JAKARTA, RIAUREVIEW.COM -Nilai tukar atau kurs rupiah berada di posisi Rp14.070 per dolar Amerika Serikat (AS) pada pembukaan perdagangan pagi ini, Rabu (16/5). Posisi rupiah melemah 0,24 persen atau 33 poin dari penutupan perdagangan kemarin di angka Rp14.037 per dolar AS.
Meski kurs rupiah dibuka melemah, Direktur Utama PT Garuda Berjangka Ibrahim menyebut masih ada peluang bagi mata uang Garuda untuk menguat pada akhir perdagangan hari ini. Ia meramal rupiah bergerak di rentang Rp13.870-14.090 per dolar AS pada hari ini.
Alasannya, semakin dekatnya pengumuman hasil Rapat Dewan Gubernur Bank Indonesia (RDG BI), di mana pasar berekspektasi bahwa bank sentral nasional bakal mengerek tingkat suku bunga acuan BI 7 Days Reverse Repo Rate (BI 7DRRR) pada esok hari.
"Selama minggu ini, pergerakan rupiah masih terus menunggu BI. Untuk hari ini, mungkin dibuka melemah, tapi bisa saja di perdagangan siang mulai menguat karena semakin dekat dengan pengumuman BI," ujarnya dilansir CNNIndonesia.com.

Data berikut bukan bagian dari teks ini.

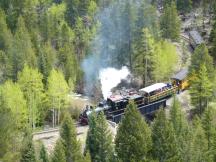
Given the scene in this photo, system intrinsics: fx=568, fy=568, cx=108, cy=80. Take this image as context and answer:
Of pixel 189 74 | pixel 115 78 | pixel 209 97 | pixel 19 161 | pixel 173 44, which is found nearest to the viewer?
pixel 19 161

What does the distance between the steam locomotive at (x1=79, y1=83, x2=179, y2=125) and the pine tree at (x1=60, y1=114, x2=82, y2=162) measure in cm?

Faktor domestik lain, sambung Ibrahim, yaitu rencana pemerintah bersama Dewan Perwakilan Rakyat (DPR) untuk merampungkan Rancangan Undang-Undang (RUU) Terorisme. Bila sinyal penyelesaian RUU semakin kuat, bukan tidak mungkin memberi sentimen positif kepada rupiah.
"Bila anggota dewan benar-benar mengetok RUU Terorisme, itu bisa memberi kepercayaan kepada pasar untuk mendulang rupiah lagi. Karena mendesaknya RUU ini membuat sentimen dari tensi politik menurun dan menstabilkan rupiah," katanya.
Untuk faktor eksternal, Ibrahim memperkirakan hasil pertemuan pimpinan negara AS dan China akan terkait kelanjutan dari perang dagang dapat mengerek laju rupiah.
"Rasanya akan ada win-win solution pada 19 Mei mendatang yang berpotensi membuat rupiah bisa kembali menguat," terang dia.
Sementara, Analis Binaartha Sekuritas Reza Priyambada melihat, rupiah hari ini masih berada di rentang Rp14.000-14.044 per dolar AS karena minimnya sentimen positif dari dalam negeri dan luar negeri.
Dari dalam negeri, neraca perdagangan Indonesia kembali mencatat defisit sebesar US$1,63 miliar pada April 2018. Sedangkan dari luar negeri, pelaku pasar masih mengantisipasi beberapa data ekonomi AS yang berpotensi membuat dolar AS kembali menguat.
"Selain itu, perkiraan kembali naiknya imbal hasil obligasi AS juga akan berimbas ke apresiasi dolar AS," ucapnya.
Kendati begitu, berbalik dari rupiah yang melemah, mata uang negara di kawasan Asia terpantau kompak menguat pada pagi ini. Mulai dari renminbi China naik 0,01 persen, yen Jepang 0,03 persen, peso Filipina 0,21 persen, dan dolar Singapura 0,04 persen.
Beberapa mata uang Asia sejalan dengan pelemahan rupiah, seperti won Korea Selatan minus 0,6 persen, ringgit Malaysia minus 0,18 persen, dan baht Thailand 0,05 persen.